(Beginning of Dataset extract)

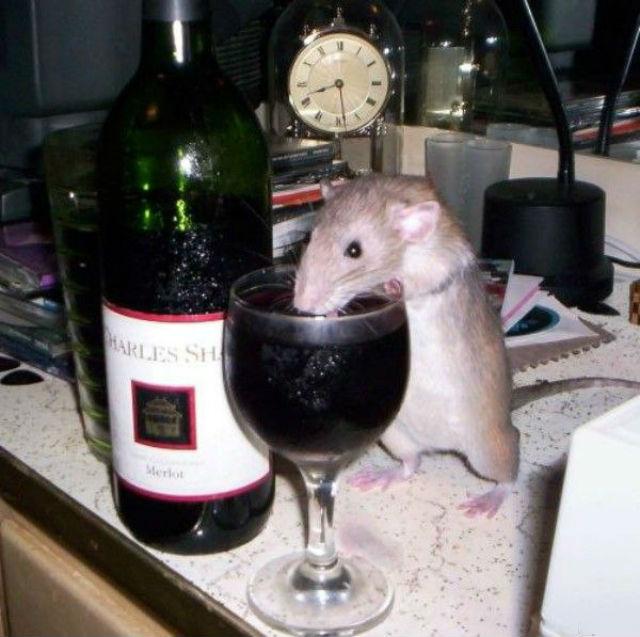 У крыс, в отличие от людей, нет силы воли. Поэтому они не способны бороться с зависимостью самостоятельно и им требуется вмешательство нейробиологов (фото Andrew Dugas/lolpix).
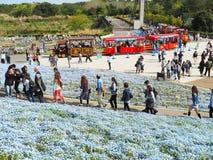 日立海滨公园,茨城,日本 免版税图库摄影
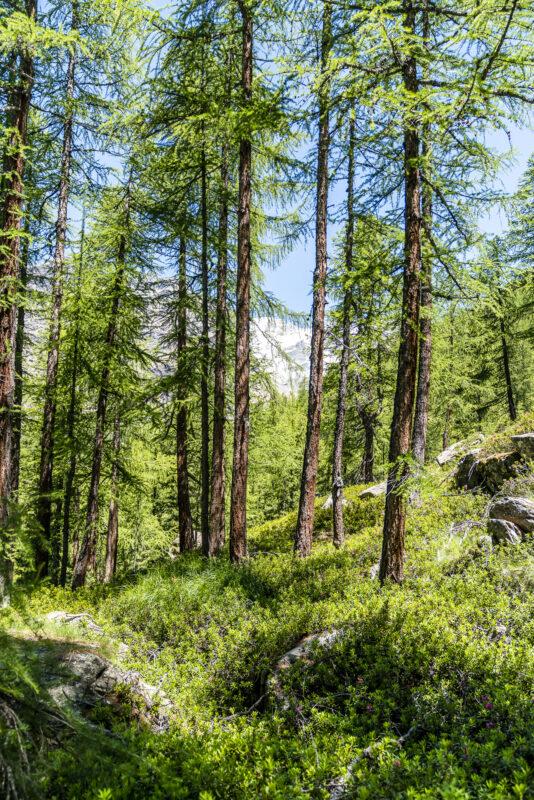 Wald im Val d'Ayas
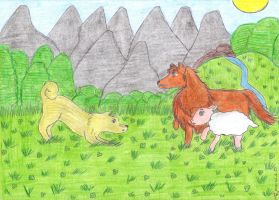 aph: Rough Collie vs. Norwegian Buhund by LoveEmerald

(End of Dataset extract)
(Beginning of Dataset extract)

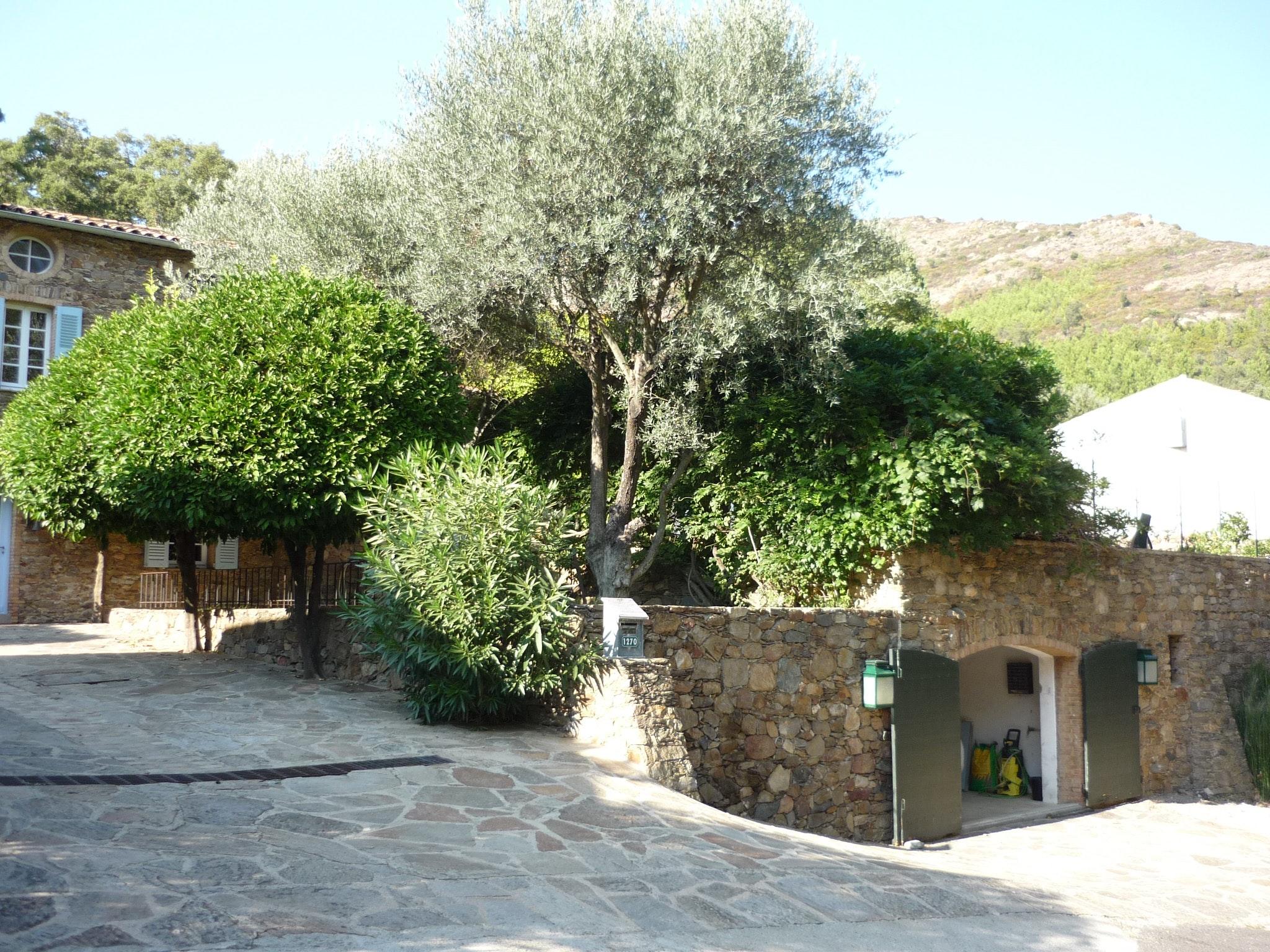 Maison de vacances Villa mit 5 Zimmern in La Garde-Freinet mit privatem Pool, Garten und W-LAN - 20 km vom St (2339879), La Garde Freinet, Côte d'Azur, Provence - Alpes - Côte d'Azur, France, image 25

(End of Dataset extract)
(Beginning of Dataset extract)

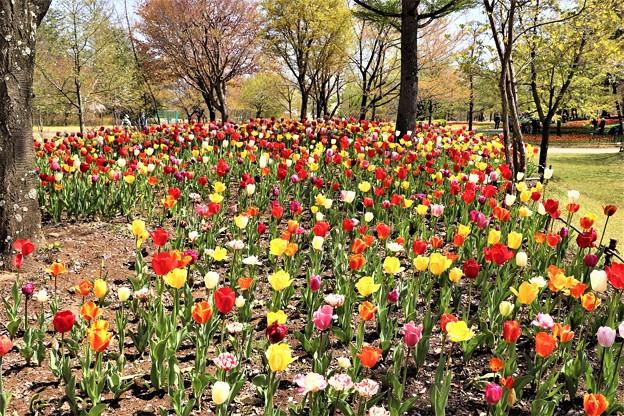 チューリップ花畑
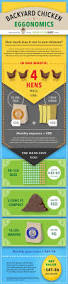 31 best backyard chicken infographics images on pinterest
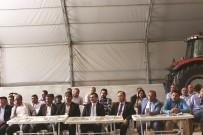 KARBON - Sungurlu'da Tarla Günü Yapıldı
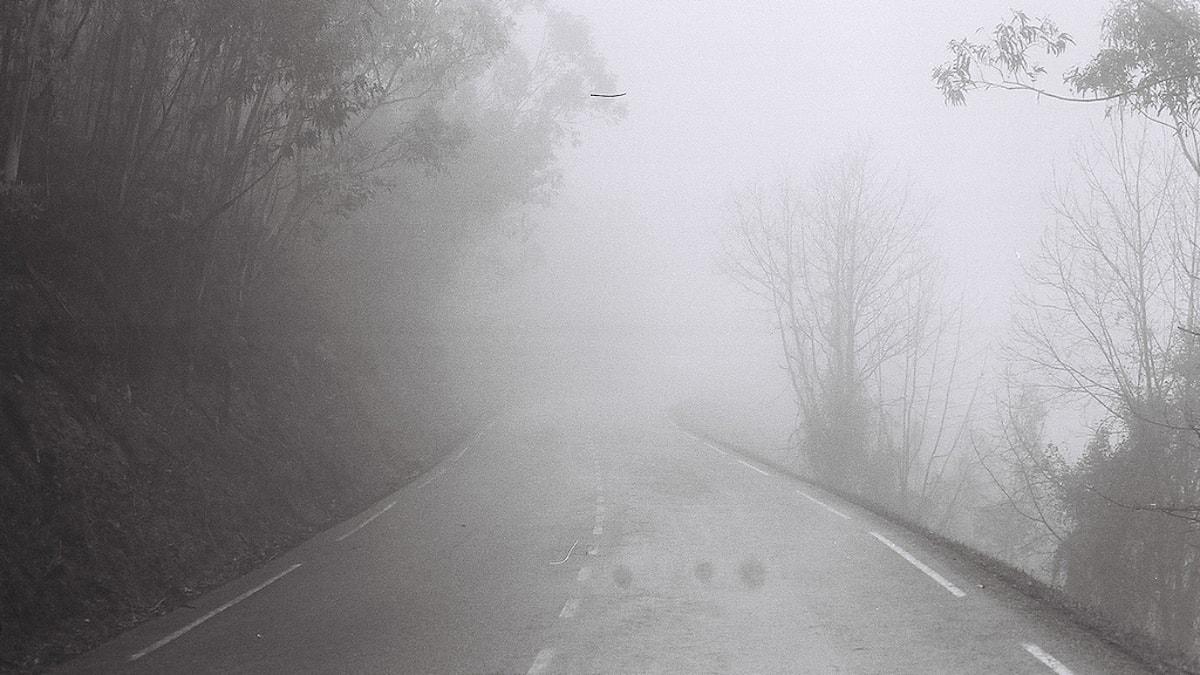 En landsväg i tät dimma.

(End of Dataset extract)

Give again the stretch of lines above from the one with "У крыс, в отличие" through the one with "aph: Rough Collie", both ends kept, and copy no pictures.

*Output of the task*:
 У крыс, в отличие от людей, нет силы воли. Поэтому они не способны бороться с зависимостью самостоятельно и им требуется вмешательство нейробиологов (фото Andrew Dugas/lolpix).
 日立海滨公园,茨城,日本 免版税图库摄影
 Wald im Val d'Ayas
 aph: Rough Collie vs. Norwegian Buhund by LoveEmerald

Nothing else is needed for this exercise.